You could use two billboard LODs - a single (tightly-fitted) quad for distant trees - to keep the vertex count under control if you have lots of distant trees, and a a more complex mesh for a much tighter fit on tree billboards that are larger on-screen. Both would look visually identical.

Managing the batching of the LODs would become trickier, though.

Definitely crop your imposters as much as possible (i.e. not a quad, but a shape that actually fits your tree silhouette). Even for low-ish end devices, 200k tris is nothing and reducing the amount of transparent pixels should be your #1 priority on mobile. If you find yourself gpu-limited, I would recommend that you go as far as drawing the central part of the tree as opaque geometry even if it means doubling the amount of draw calls. I don’t know the current state of Unity’s metal and vulkan implementation but draw calls (even with terrible batching) should be a lot cheaper on these APIs.

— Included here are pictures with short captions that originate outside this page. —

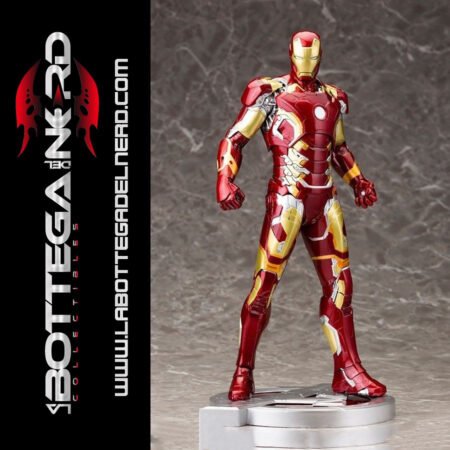 AVENGERS - Iron Man MARK 43 ARTFX
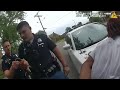 reckless Camaro driver causes complete chaos and faces the consequences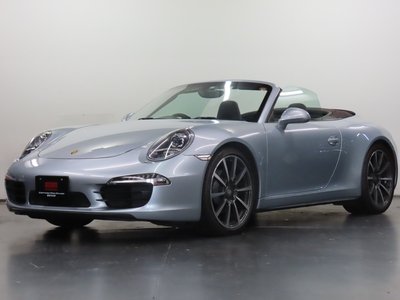 2014 Porsche 911 photo 1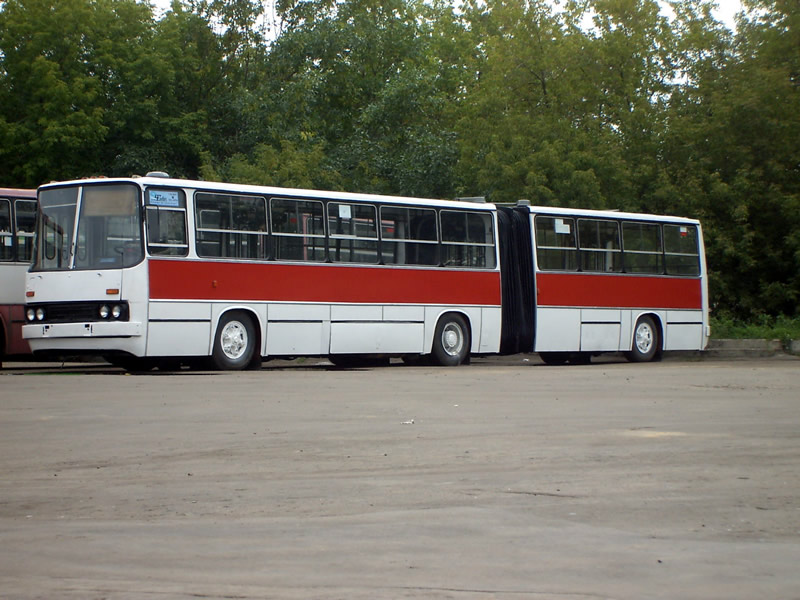 Москва, Ikarus 280.33 № 02324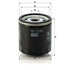 MANN FILTER Motorölfilter W 712/83 MANN FILTER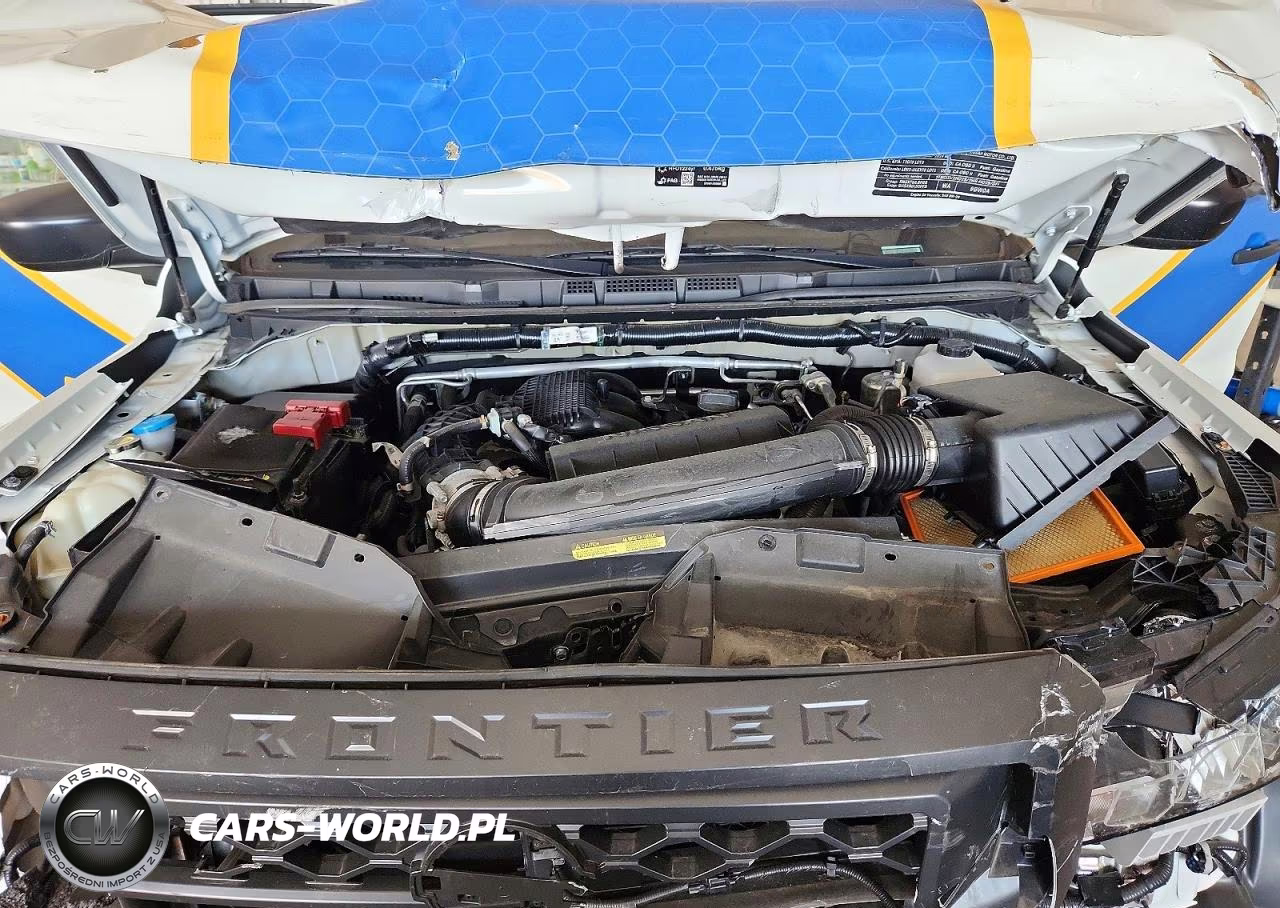 2024 Nissan Frontier S VIN:1N6ED1CL7RN644985 - 11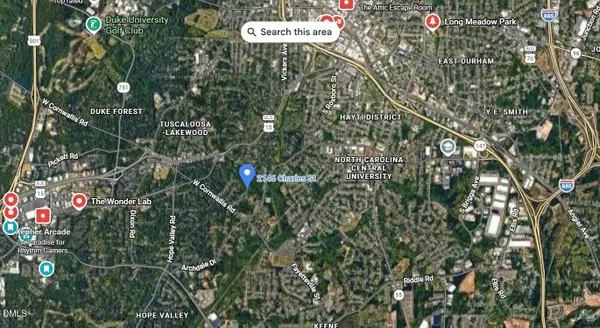 2146 Charles Street, Durham, NC 27707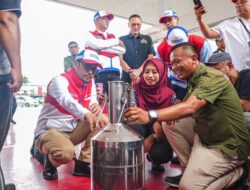 YLKI dan Pertamina Uji Tera Alat Ukur BBM Kawal Liburan Nataru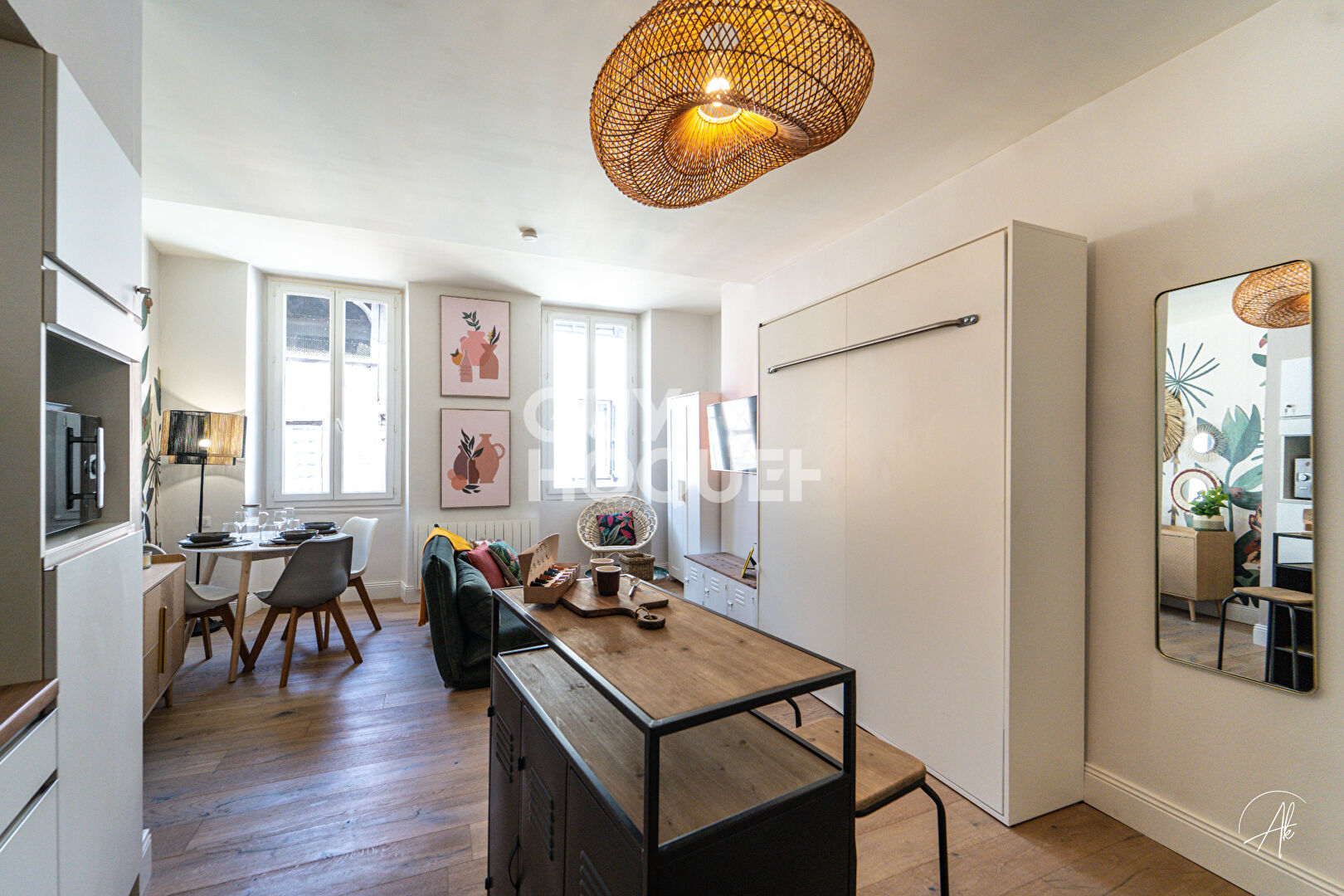 Appartement Albi 1 pièce(s) 30 m2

Thanks for the information, very interesting, I didn’t realize that at all, I thought 100k tris was still high even for newer mobiles. I will do a bunch of testing and post my findings.

Hmm interesting idea, I think a middle ground between tight fit & low vertex count might be best.

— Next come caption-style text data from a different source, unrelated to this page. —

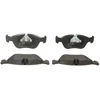 Image de Kit De Plaquettes De Frein, Frein À Disque Cotec Gdb1159 Trw Trw Gdb1159 Volvo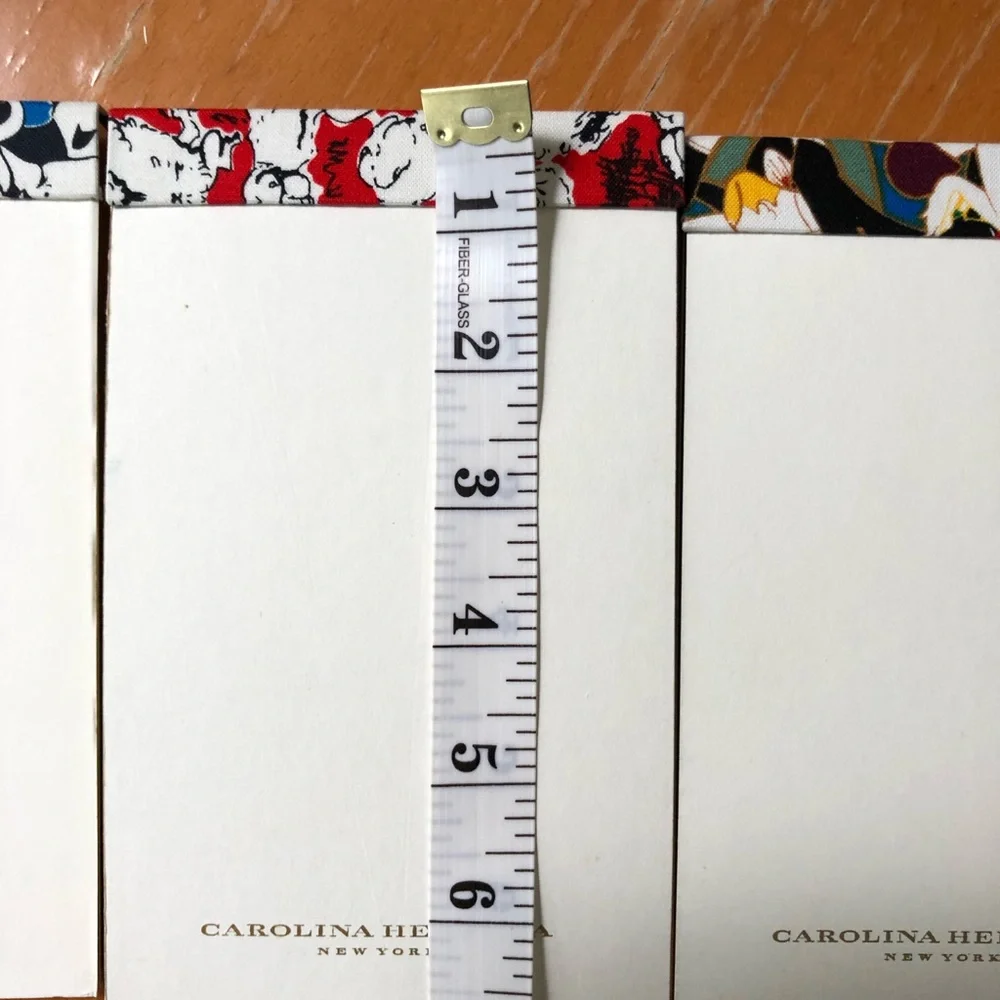 Carolina Herrera notepad set - New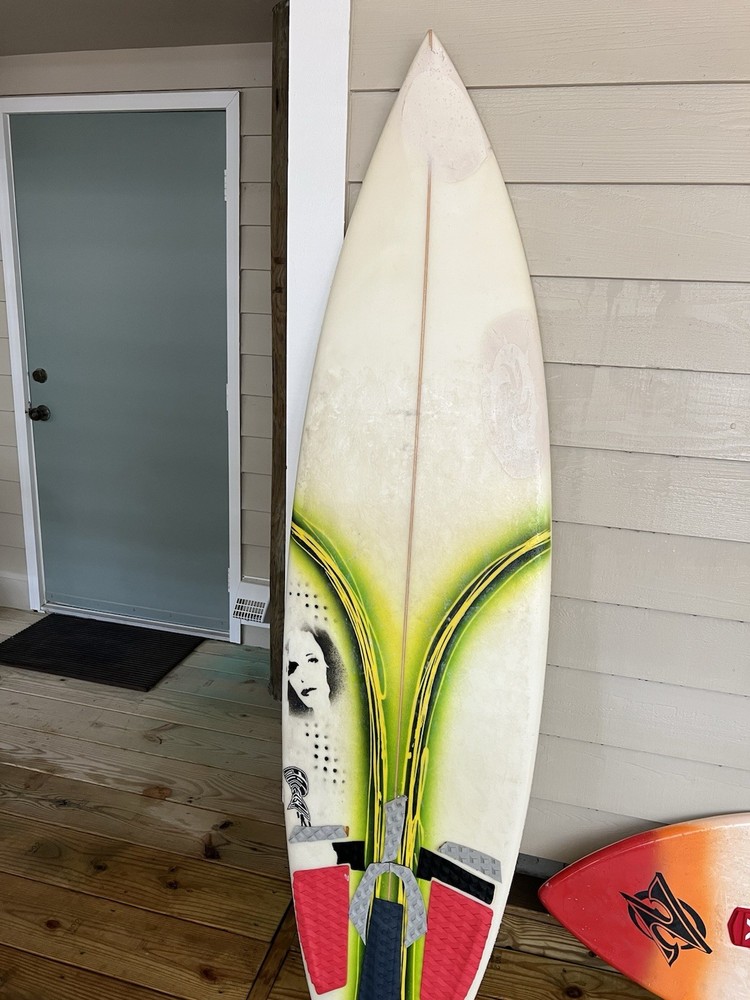 Longboard Surfboard Catfish model Z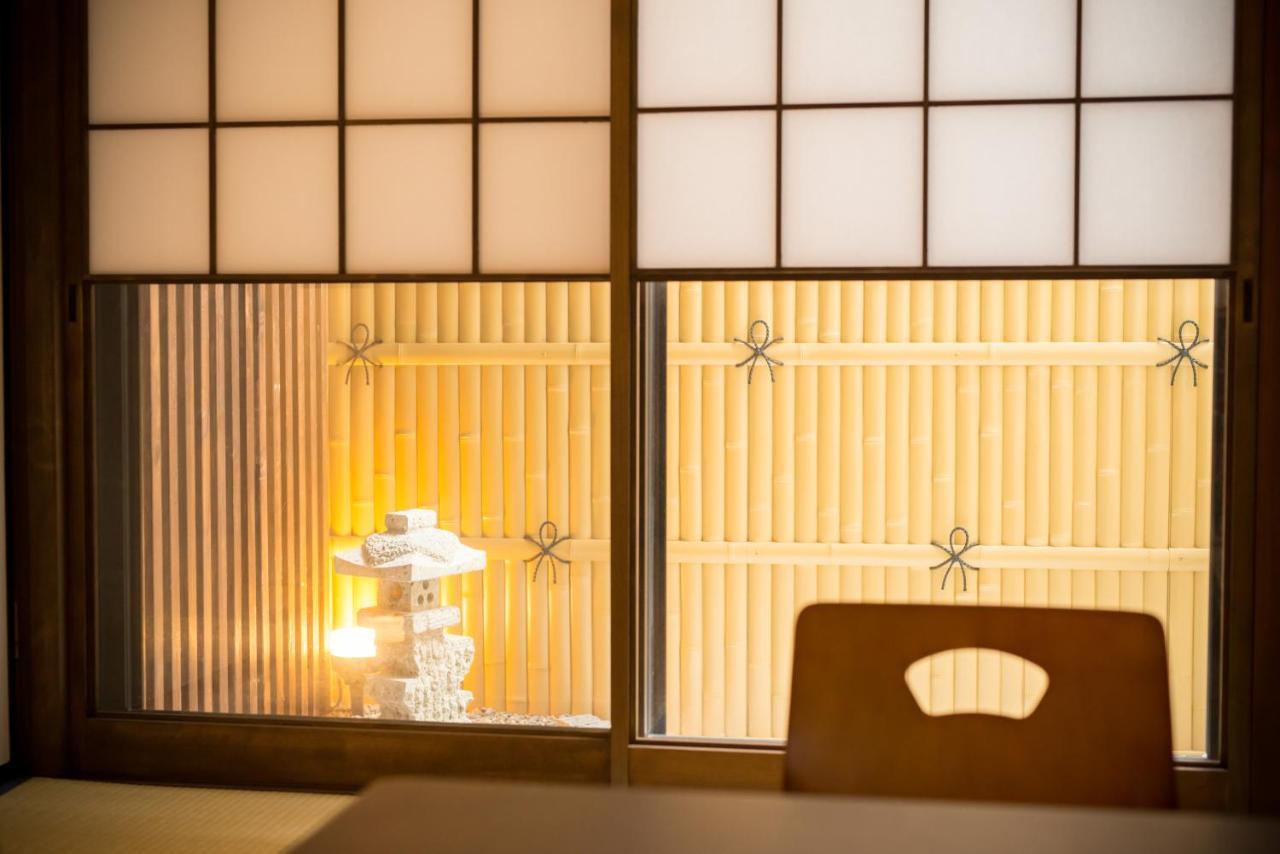 Stay Sakura Kyoto Toji Machiya Bagian luar foto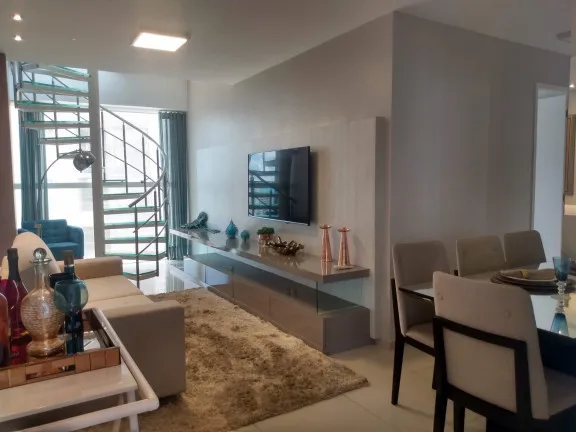 Imagem Cobertura com 2 Quartos à Venda, 122 m²em Meireles - Fortaleza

3 years ago, the rule of thumb for mobile VR was stay under 100k tris on the Galaxy S6.

200k tris on modern phones shouldn’t a problem, especially if you’re not worried about keeping 60 fps. However fill rate (pixel count, overdraw, etc) continues to be a limitation, especially at the sometimes insane resolutions of modern phone displays.

2 Likes

Thanks for the info, I suppose I am a bit outdated then! We are actually targeting 60 fps, but capping at 30 to combat heating, etc. We plan to enable 60 FPS down the road for very high end devices.

This is now the shape of our billboards, any devices with resolutions over x width/height, we take down the res to 70% of native.
4087549--356788--upload_2019-1-10_15-48-5.png

Hi everyone! Another similar question which I assume the answer will be yes, I have a very large water plane, the size of my terrain (2048x@2048) which is using a custom shader with pre baked transparency for the shoreline. This water plane goes under the map as well where you cannot see it. Would it be good practice to remove the mesh unity the map, as well as cutout the transparent part of the water mesh, and use 2 separate materials, 1 material for the distant water without transparency, and 1 material with transparency but only for the shore. Check the screenshots, I explain this.

Of course optimizing everything ideal, just curious if this is “worth it” as it would be a bit of extra work. Would it not a big issue because the water only really overlaps with the terrain? It is not like trees which constantly overlap each other, or… would it still be very costly for performance having all those extra transparent pixels still?

Generally not drawing where not necessary is probably the fastest option in most cases. However, many performance related things are project and hardware specific.

For example, if the rendering order of the water plane comes before the terrain, then it can cause more work as if it would render after the terrain. If it renders after the terrain, many pixels should be rejected early, but this isn’t free too. How much of a cost depends on the hardware.

I would fire up a profiler and test both cases, it seems like it’s a quick change. Once you done that a few times, you also get a better idea of it how much what stuff performance affects on what platform/device.

On mobile, you can expect it to be free with each pixel being shaded exactly once by opaque geometry, regardless of how many layers you have because the triangles get sorted by depth and only the nearest one makes it to the fragment shader stage. Although alpha-tested geometry is either completely opaque or transparent, there is no way to know which bits will be opaque before reaching the fragment shader so you can’t get any of the benefits of that geometry sort.
That being said, depth rejection can be useful to limit the overdraw of apha-tested geometry, so it is generally best to render front to back if possible, and as late as possible in the render.

2 Likes

Thanks for all the great help on this thread guys! Really cleared things up.